Pythian Blog: Technical Track

Proposal for a new Cassandra cluster key compaction strategy

Cassandra storage is generally described as a log-structured merge tree (LSM). In general, LSM storage provides great speed in performing writes, updates and deletes over reads. As a general rule, a write in Cassandra is an order of magnitude faster than a read. Not that reads are necessarily slow, but rather that the entire design of the server is to do writes very quickly and efficiently. To manage data written to LSM storage, the files created by the fast writes need to be re-organized to help read efficacy and manage storage space. The process to perform this reorganization is called "compaction." There are currently three generally available compaction strategies, each designed to optimize certain workloads. Unfortunately, there are many workloads which don’t necessarily fit well into any of the current compaction strategies.
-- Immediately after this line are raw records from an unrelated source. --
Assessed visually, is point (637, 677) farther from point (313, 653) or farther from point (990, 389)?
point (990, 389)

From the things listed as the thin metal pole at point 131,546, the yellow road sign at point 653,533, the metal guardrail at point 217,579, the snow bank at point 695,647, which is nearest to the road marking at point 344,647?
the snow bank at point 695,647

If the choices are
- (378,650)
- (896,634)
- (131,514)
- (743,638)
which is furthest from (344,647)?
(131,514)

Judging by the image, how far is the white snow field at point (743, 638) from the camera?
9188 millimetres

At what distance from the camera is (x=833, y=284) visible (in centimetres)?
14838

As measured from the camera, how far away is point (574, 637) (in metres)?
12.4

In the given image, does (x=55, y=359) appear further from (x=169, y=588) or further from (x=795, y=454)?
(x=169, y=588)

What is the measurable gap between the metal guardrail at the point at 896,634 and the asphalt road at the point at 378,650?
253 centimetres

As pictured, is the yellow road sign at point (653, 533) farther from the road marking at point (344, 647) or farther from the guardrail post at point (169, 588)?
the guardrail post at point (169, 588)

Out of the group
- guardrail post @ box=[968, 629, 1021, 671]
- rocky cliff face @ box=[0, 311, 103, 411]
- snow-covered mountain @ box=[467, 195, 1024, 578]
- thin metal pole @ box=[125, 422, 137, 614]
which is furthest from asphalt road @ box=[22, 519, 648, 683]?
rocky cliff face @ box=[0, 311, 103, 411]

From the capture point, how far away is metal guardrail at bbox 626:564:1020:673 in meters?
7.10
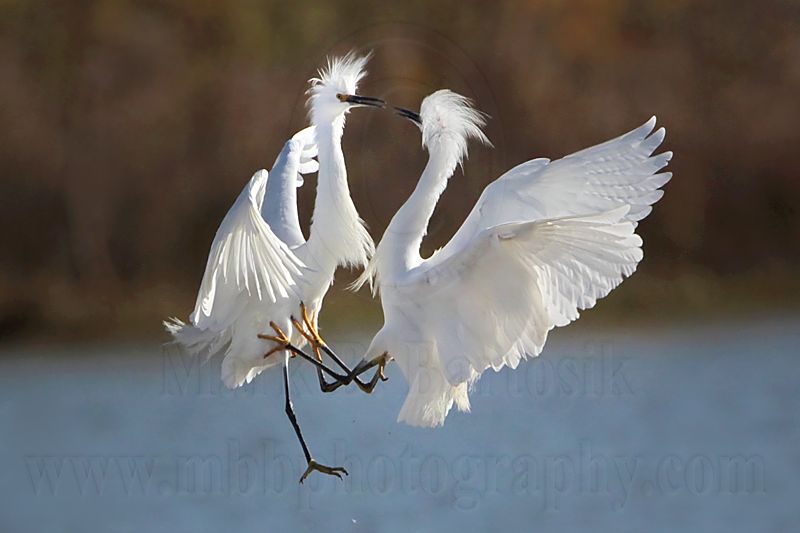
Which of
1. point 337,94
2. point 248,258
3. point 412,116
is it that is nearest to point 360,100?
point 337,94

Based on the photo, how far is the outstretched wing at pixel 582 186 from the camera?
5086mm

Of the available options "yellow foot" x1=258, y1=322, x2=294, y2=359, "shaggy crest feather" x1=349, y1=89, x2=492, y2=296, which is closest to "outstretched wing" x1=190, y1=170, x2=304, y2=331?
"yellow foot" x1=258, y1=322, x2=294, y2=359

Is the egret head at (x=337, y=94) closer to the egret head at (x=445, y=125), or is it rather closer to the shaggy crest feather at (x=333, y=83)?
the shaggy crest feather at (x=333, y=83)

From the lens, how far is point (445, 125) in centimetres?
528

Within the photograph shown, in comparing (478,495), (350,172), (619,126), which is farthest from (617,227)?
(619,126)

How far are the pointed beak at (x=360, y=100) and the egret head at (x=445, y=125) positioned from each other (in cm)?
30

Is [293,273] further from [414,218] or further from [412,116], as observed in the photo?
[412,116]

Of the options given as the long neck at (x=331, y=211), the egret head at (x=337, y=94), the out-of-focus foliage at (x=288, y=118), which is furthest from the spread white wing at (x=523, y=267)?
the out-of-focus foliage at (x=288, y=118)

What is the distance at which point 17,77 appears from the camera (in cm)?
1062

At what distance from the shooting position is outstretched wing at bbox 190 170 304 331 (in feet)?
17.1

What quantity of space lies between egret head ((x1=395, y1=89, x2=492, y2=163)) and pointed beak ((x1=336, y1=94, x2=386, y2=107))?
30 centimetres

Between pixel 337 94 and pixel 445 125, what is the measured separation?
641 mm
What I hope to do here is present a convincing argument for a fourth compaction strategy which I think will fit the needs of many use cases which today are left out in the cold. I am calling my proposed compaction strategy: Cluster Key Compaction Strategy (CKCS)

Existing strategies

Size tiered

Size Tiered Compaction Strategy (STCS) is the default compaction strategy and it has worked for many workloads through the years Cassandra has been in existence. It is recognized as having a relatively low write amplification level and it can generally keep the total number of SSTable files reasonably low, limiting the number of SSTable files that need to be referenced to find all the parts of a partition required by a read. One of its largest drawbacks is the amount of disk space required for a compaction.

Leveled compaction

Leveled Compaction Strategy (LCS) attempts to address the large amount of disk space required for compaction, and at the same time it also works to drastically limit the number of SSTable files required to fulfill a read from a partition to just one or two SSTable files. Its main drawback is the dramatic increase in write amplification for all data stored in LCS. With LCS, SSTable files are allowed to grow only to a predefined fixed size with the requirement that all columns of a specific partition exist in only one SSTable file at each level. When compacting from one level to the next, many SSTable files are both merged and distributed to many SSTable files.

Time window

Time Window Compaction Strategy (TWCS) uses STCS inside of a set of predefined windows or buckets based on time to store data. It deliberately keeps partitions spread across many SSTable files. By the use of windows, the space required to perform a compaction can be reduced by up to the number of windows. For example, if the number of windows is 20, then the space required for any TWCS compaction will be no more than 1/20 of the space consumed by the table. It also results in the lowest write amplification of any of the compaction strategies. While this is not enforced, it is strongly recommended that TWCS be used only with data that is known to have a limited lifetime, preferably through the Time To Live (TTL) feature of Cassandra. TWCS was designed to store time series data where the data coming in is dividable into well-defined time chunks. TWCS does not play well with hinted handoffs, read repairs or regular repairs, all of which can end up putting data which might belong in one window into a different window. This is not usually a problem if the data is short-lived or not of a critical nature. But that is not always the case in the real world.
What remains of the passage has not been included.